## INSTRUCTIONS FOR THE TASK
From the article below about Jimmy Buffett and the 2011 Jazz Fest poster, copy word for word everything from "Bud Brimberg –" down to "his younger self.".

## EXTRACT PROVIDED
There’s a good reason Jimmy Buffett was the face of the 2011 New Orleans Jazz & Heritage Festival – its poster, especially. And it had nothing to do with him being one of its headlining performers alongside Willie Nelson, Robert Plant and Bon Jovi.
Garland Robinette painted a grinning, golden-haired, mustached Buffett into that Crescent City canvas because of its central place in the singer-songwriter’s origin story. As Buffett put it in his 1998 biography, A Pirate Looks at Fifty, “The time I spent working and living in the French Quarter in 1967 changed my entire life.” Pages of that freewheeling book are devoted to those days in New Orleans – being “a hippie and a musician,” busking for spare change on street corners, smoking dope and losing his virginity, learning about life and creating “a façade of irreverence toward death.”
Bud Brimberg – who, in 1975, produced Jazz Fest’s first numbered, limited edition silk-screen poster – commissioned Robinette to paint the 2011 poster. And for Robinette, a gifted painter and beloved Crescent City media personality, it just made simple sense to put Buffett back on one of those Quarter corners playing for tips, a “Will Work 4 Gumbo” sign leaning against his guitar case. A figure lurks in the background, walking past and glancing back – 2011 Jimmy checking in on his younger self.

## DATA PROVIDED
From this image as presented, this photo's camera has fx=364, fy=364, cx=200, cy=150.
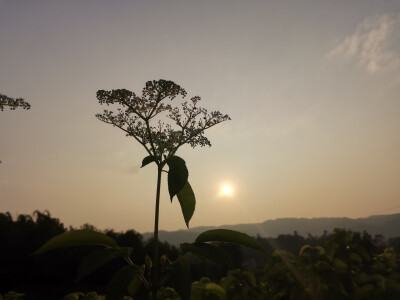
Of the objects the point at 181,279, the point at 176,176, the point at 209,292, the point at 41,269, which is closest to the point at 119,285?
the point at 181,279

## FINAL ANSWER
Bud Brimberg – who, in 1975, produced Jazz Fest’s first numbered, limited edition silk-screen poster – commissioned Robinette to paint the 2011 poster. And for Robinette, a gifted painter and beloved Crescent City media personality, it just made simple sense to put Buffett back on one of those Quarter corners playing for tips, a “Will Work 4 Gumbo” sign leaning against his guitar case. A figure lurks in the background, walking past and glancing back – 2011 Jimmy checking in on his younger self.